§ **TO DO**
Proceed with the article on the photographer Godfrey Argent below, continuing it from where it stops, and disregard the records that follow it.

Start of PASSAGE SHOWN

- Godfrey Argent, self-portrait, 1972
- Born: Bernard Godfrey Argent 6 February 1937 Eastbourne, Sussex, England
- Died: 1 June 2006 (aged 69) Kensington, London, England
- Occupation: Photographer

= Godfrey Argent =

English photographer (1937–2006)

Bernard Godfrey Argent (6 February 1937 – 1 June 2006) was an English photographer notable for his black and white portraits of royalty, politicians, aristocrats and celebrities.

==Early life==
Argent was born in Eastbourne, Sussex, the son of motor engineer Godfrey Stanley Albert Argent, and his wife, Helena (née Smith). He had two sisters. He was educated at Bexhill Grammar School, and then briefly entered the police constabulary, where he first learned photography.

==Career==
In 1954, Argent joined the Royal Horse Guards, Household Cavalry, serving with the Life Guards for nine years. In 1960, he became an Associate Member of the Royal Photographic Society and won the British Army Photographic Competition.

He photographed Field Marshal Sir Gerald Templer, who encouraged him to pursue photography instead of staying in the military. Argent later recalled being told by Templer, "Don't get to my age and then regret what you might have been." Templer recommended Argent to Sir John Miller, the Crown Equerry, who hired him to photograph the Royal Mews for a guidebook.

Argent was commissioned to take the photographs for Judith Campbell's book The Queen Rides, published in 1965, which featured the Queen with her horses at Windsor Castle, Sandringham House and Balmoral Castle. He served as royal photographer until 1974, given unparalleled access to the Queen and her family. Among his notable portraits include Prince Charles for the postage stamp marking his investiture as the prince of Wales in 1968, and the group portraits for the royal family's Christmas cards from 1966 to 1974.

His most extraordinary royal portrait was probably his 1967 photo session with Princess Alice of Battenberg, mother of Prince Philip, Duke of Edinburgh, who had fallen ill. Worried she may not survive, the Queen sent Argent to the King Edward VII Hospital to photograph Princess Alice, who was usually dressed as a nun in her later years, but was in her hospital gown. They were the final portraits taken of Princess Alice.

End of PASSAGE SHOWN
Start of INFORMATION PROVIDED

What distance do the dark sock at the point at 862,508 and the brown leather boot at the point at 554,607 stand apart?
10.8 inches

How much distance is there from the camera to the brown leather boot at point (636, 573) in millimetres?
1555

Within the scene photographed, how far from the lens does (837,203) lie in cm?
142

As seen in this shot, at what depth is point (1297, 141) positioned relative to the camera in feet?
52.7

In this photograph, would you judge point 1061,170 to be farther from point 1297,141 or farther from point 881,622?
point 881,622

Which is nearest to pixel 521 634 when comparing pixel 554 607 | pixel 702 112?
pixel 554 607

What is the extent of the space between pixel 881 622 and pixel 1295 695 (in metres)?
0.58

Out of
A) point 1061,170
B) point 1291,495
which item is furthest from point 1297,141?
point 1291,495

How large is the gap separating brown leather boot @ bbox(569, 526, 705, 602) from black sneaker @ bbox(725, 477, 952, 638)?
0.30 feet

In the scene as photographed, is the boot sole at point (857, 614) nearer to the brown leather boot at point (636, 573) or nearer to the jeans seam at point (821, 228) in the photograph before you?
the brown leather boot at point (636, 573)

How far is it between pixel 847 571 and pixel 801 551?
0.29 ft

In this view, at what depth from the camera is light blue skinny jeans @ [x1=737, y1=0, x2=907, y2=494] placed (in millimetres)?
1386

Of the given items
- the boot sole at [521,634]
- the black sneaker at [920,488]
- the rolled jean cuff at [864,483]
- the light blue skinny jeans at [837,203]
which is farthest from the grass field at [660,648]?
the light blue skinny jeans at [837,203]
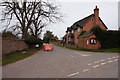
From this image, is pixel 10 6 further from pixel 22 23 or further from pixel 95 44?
pixel 95 44

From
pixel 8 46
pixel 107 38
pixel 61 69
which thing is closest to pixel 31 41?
pixel 8 46

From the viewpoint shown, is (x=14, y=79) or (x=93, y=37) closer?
(x=14, y=79)

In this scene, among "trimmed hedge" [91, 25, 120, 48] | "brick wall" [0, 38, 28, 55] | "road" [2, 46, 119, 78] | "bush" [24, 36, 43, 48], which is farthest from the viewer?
"trimmed hedge" [91, 25, 120, 48]

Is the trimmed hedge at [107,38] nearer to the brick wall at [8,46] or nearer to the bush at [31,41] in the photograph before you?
the bush at [31,41]

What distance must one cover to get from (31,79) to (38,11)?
18146mm

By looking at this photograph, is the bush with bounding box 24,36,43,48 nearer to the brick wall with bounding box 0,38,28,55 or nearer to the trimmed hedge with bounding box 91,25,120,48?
the brick wall with bounding box 0,38,28,55

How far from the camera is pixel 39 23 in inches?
853

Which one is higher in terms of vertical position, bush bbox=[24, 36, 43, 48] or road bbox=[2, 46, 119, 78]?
bush bbox=[24, 36, 43, 48]

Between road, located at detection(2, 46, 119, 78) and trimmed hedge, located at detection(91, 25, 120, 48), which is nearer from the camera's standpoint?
road, located at detection(2, 46, 119, 78)

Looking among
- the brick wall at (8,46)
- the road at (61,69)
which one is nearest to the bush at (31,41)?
the brick wall at (8,46)

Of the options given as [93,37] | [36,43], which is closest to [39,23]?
[36,43]

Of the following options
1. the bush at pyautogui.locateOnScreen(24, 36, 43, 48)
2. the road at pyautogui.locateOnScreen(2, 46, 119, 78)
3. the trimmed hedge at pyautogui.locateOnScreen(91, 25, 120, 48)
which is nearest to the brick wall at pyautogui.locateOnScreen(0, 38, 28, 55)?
the road at pyautogui.locateOnScreen(2, 46, 119, 78)

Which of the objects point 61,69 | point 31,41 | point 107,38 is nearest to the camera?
point 61,69

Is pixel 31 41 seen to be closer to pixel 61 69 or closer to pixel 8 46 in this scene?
pixel 8 46
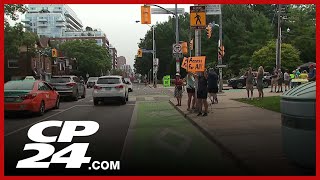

End of INFORMATION PROVIDED

§ **WRITTEN RESPONSE**
In 1967 Argent became the official photographer for the National Photographic Record at the National Portrait Gallery. From 1967 to 1993 Argent also served as official photographer for the Royal Society, photographing scientists Stephen Hawking, Sir Peter Medawar, Dorothy Hodgkin and Francis Crick.

He joined the photographic agency, Camera Press, founded by Tom Blau, who represented Antony Armstrong-Jones, 1st Earl of Snowdon, Patrick Anson, 5th Earl of Lichfield, Cecil Beaton, Norman Parkinson and Yousuf Karsh, the latter whom Argent admired the most. Argent had London studios in Queen's Gate and then in Holland Street in Kensington, where he became a celebrated photographer of prominent businessmen, families and soldiers. He also purchased the archives of prominent photographers Walter Bird and Baron.

==Personal life==
Argent was married three times. In 1956, he married Janet Boniface, with whom he had three daughters. After her death in 1969, he was briefly married to Anne Coxon, whom he divorced in 1973. In 1975, he married Sally McAlpine, with whom he had another daughter. They were divorced in 1990.

He died in London in 2006, age 69, of oesophageal cancer.

In 2007, the National Portrait Gallery established the Godfrey Argent Award for its annual portrait competition, awarded for the best black and white photograph or the best photographer under aged 25.